Отче, а как вы думаете, сегодня, когда у нас нередко говорят о социальной несправедливости, о социальном расслоении общества и о каких-то политических, какие-то политические происходят процессы, которые вызывают недовольство у каких-то граждан, и так получается, что мы так или иначе оказываемся вовлечены. И многие православные и даже священники — они начинают здесь активно действовать и фактически заниматься правозащитной деятельностью, еще какой-то. Вот как вы думаете, в этом есть какая-то надежда или это все-таки род деятельности, который напрямую не показан, по крайней мере священникам?

Мне кажется, что прямо так сказать, что священники этим совсем не должны заниматься, — нет, потому что, наверное, у многих священников, и это слава Богу, что все-таки сердце обращено к окружающим и они видят какие-то несправедливости и пытаются решить эти вопросы теми путям, которые кажутся им доступными. Но здесь, конечно, очень большая опасность, что мы, люди, облаченные в сан и, соответственно, в соответствующие одежды, можем вовлечь в такую политическую борьбу Церковь. Здесь на нас лежит колоссальная ответственность. Это не просто должны быть наши эмоции, что рядом кто-то пострадал и мы должны протянуть ему руку, мы должны как-то очень взвешенно это делать. Ну и конечно, мы прекрасно же понимаем, что, отвлекаясь на какие-то беды наших близких или вообще какую-то несправедливость, все-таки основная-то наша надежда на решение этих вопросов — это на Бога.

А вот ваше присутствие в Совете по развитию гражданского общества и правам человека, вы здесь какую надежду видите?

Знаете, это достаточно просто все получилось, я уже в течение длительного времени занимаюсь, если говорить светским языком, сохранением исторической памяти, и, слава Богу, Господь дал какие-то плоды этой деятельности. И в связи с этим я был и приглашен в состав этого Совета. Причем, когда меня приглашали, то я с Михаилом Александровичем Федотовым, который был тогда руководителем, я ему сразу сказал, что, поскольку я священнослужитель, я в вопросы политических прав касаться не буду, потому что Церковь сейчас не должна этого касаться, я не буду влезать в эти вопросы. Вот я буду заниматься проблемами сохранения памяти — это тоже право на память, и вообще, это одно из прав естественных, одно из первейших прав человека, древнейших прав человека, вот я буду этим заниматься.
_ _ _
§ Вопросы по материалу
1. Какое занятие отрывок называет причиной приглашения в состав Совета по развитию гражданского общества и правам человека?
2. Перепишите из отрывка без изменений фрагмент от слов «А вот ваше присутствие» до слов «буду этим заниматься.».
_ _ _
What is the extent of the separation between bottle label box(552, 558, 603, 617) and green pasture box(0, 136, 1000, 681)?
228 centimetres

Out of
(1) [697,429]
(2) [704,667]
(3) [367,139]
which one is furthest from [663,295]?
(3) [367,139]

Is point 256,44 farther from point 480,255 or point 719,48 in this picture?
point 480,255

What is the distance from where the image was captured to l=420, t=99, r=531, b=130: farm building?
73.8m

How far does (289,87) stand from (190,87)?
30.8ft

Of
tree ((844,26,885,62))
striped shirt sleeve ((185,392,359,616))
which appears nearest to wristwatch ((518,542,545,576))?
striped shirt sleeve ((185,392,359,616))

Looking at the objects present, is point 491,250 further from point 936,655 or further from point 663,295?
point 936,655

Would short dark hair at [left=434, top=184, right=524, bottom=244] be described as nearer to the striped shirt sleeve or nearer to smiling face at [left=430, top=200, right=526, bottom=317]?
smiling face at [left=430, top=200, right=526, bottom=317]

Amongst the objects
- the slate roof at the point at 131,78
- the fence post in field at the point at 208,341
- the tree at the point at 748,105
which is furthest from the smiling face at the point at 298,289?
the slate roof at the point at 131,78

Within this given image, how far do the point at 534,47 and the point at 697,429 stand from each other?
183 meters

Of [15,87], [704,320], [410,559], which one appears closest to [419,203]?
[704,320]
_ _ _
§ Ответы к заданиям
1. Сохранение исторической памяти.

2.
А вот ваше присутствие в Совете по развитию гражданского общества и правам человека, вы здесь какую надежду видите?

Знаете, это достаточно просто все получилось, я уже в течение длительного времени занимаюсь, если говорить светским языком, сохранением исторической памяти, и, слава Богу, Господь дал какие-то плоды этой деятельности. И в связи с этим я был и приглашен в состав этого Совета. Причем, когда меня приглашали, то я с Михаилом Александровичем Федотовым, который был тогда руководителем, я ему сразу сказал, что, поскольку я священнослужитель, я в вопросы политических прав касаться не буду, потому что Церковь сейчас не должна этого касаться, я не буду влезать в эти вопросы. Вот я буду заниматься проблемами сохранения памяти — это тоже право на память, и вообще, это одно из прав естественных, одно из первейших прав человека, древнейших прав человека, вот я буду этим заниматься.